# Sie haben Geld für genau ein Spiel. Welches von beiden kaufen Sie eher? (Spore vs Sims 3)



## Administrator (24. Juli 2008)

*Sie haben Geld für genau ein Spiel. Welches von beiden kaufen Sie eher? (Spore vs Sims 3)*

Jetzt ist Ihre Meinung gefragt: Hier können Sie Ihren Kommentar zum Quickpoll veröffentlichen und mit  anderen Lesern darüber diskutieren.


----------



## lucdec (24. Juli 2008)

*AW: Sie haben Geld für genau ein Spiel. Welches von beiden kaufen Sie eher?*

Oh! Das hätte ich nicht erwartet. Hab mich für Sims 3 entschieden...

Vielen scheint das Konzept wohl ausgelutscht zu sein...


----------



## Alf1507 (26. Juli 2008)

*AW: Sie haben Geld für genau ein Spiel. Welches von beiden kaufen Sie eher?*



			
				lucdec am 24.07.2008 12:27 schrieb:
			
		

> Vielen scheint das Konzept wohl ausgelutscht zu sein...


Nein, viele (zumindest hier im Forum) hat das Konzept noch nie interessiert! Ich habe mich aber auch ganz klar für Sims 3 entschieden.


----------



## Kamrum (27. Juli 2008)

= Datenteil =
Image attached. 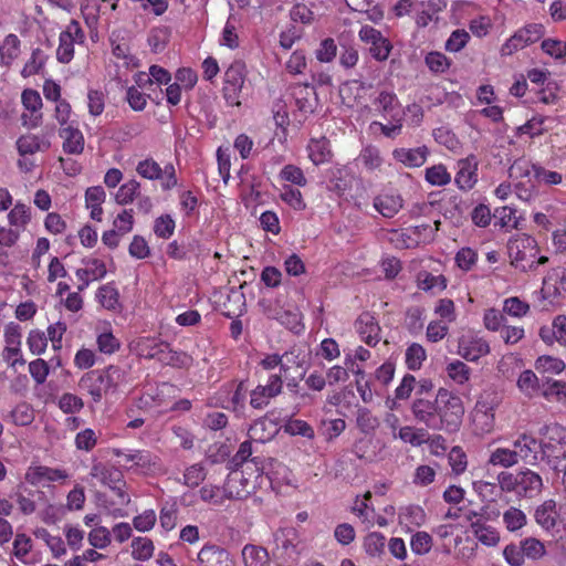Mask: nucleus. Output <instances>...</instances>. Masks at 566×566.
<instances>
[{
	"mask_svg": "<svg viewBox=\"0 0 566 566\" xmlns=\"http://www.w3.org/2000/svg\"><path fill=\"white\" fill-rule=\"evenodd\" d=\"M541 460L553 470L566 469V428L551 422L538 429Z\"/></svg>",
	"mask_w": 566,
	"mask_h": 566,
	"instance_id": "obj_1",
	"label": "nucleus"
},
{
	"mask_svg": "<svg viewBox=\"0 0 566 566\" xmlns=\"http://www.w3.org/2000/svg\"><path fill=\"white\" fill-rule=\"evenodd\" d=\"M126 380V371L116 365H109L103 369H95L84 374L78 382L82 390H85L94 402H101L104 395L116 391L120 384Z\"/></svg>",
	"mask_w": 566,
	"mask_h": 566,
	"instance_id": "obj_2",
	"label": "nucleus"
},
{
	"mask_svg": "<svg viewBox=\"0 0 566 566\" xmlns=\"http://www.w3.org/2000/svg\"><path fill=\"white\" fill-rule=\"evenodd\" d=\"M437 413L434 418V428L437 431L448 433L458 432L461 428L464 406L462 399L446 388L437 391Z\"/></svg>",
	"mask_w": 566,
	"mask_h": 566,
	"instance_id": "obj_3",
	"label": "nucleus"
},
{
	"mask_svg": "<svg viewBox=\"0 0 566 566\" xmlns=\"http://www.w3.org/2000/svg\"><path fill=\"white\" fill-rule=\"evenodd\" d=\"M136 350L145 359H156L172 368H188L193 361L186 352L174 350L168 343L150 337L139 339Z\"/></svg>",
	"mask_w": 566,
	"mask_h": 566,
	"instance_id": "obj_4",
	"label": "nucleus"
},
{
	"mask_svg": "<svg viewBox=\"0 0 566 566\" xmlns=\"http://www.w3.org/2000/svg\"><path fill=\"white\" fill-rule=\"evenodd\" d=\"M511 263L522 272L535 270L538 249L536 240L525 233L518 234L507 243Z\"/></svg>",
	"mask_w": 566,
	"mask_h": 566,
	"instance_id": "obj_5",
	"label": "nucleus"
},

= Aufgabe 1 =
Nennen Sie alle Benutzernamen, die in der Forumsdiskussion als Überschrift eines Beitrags erscheinen.
= Aufgabe 2 =
Schreiben Sie bitte aus der Forumsdiskussion alles von „Nein, viele (zumindest“ bis hinunter zu „(27. Juli 2008)“ wortgetreu ab.
Das Material steht in keinem Zusammenhang mit der Forumsdiskussion.

= Lösung 1 =
Administrator, lucdec, Alf1507, Kamrum

= Lösung 2 =
Nein, viele (zumindest hier im Forum) hat das Konzept noch nie interessiert! Ich habe mich aber auch ganz klar für Sims 3 entschieden.


----------



## Kamrum (27. Juli 2008)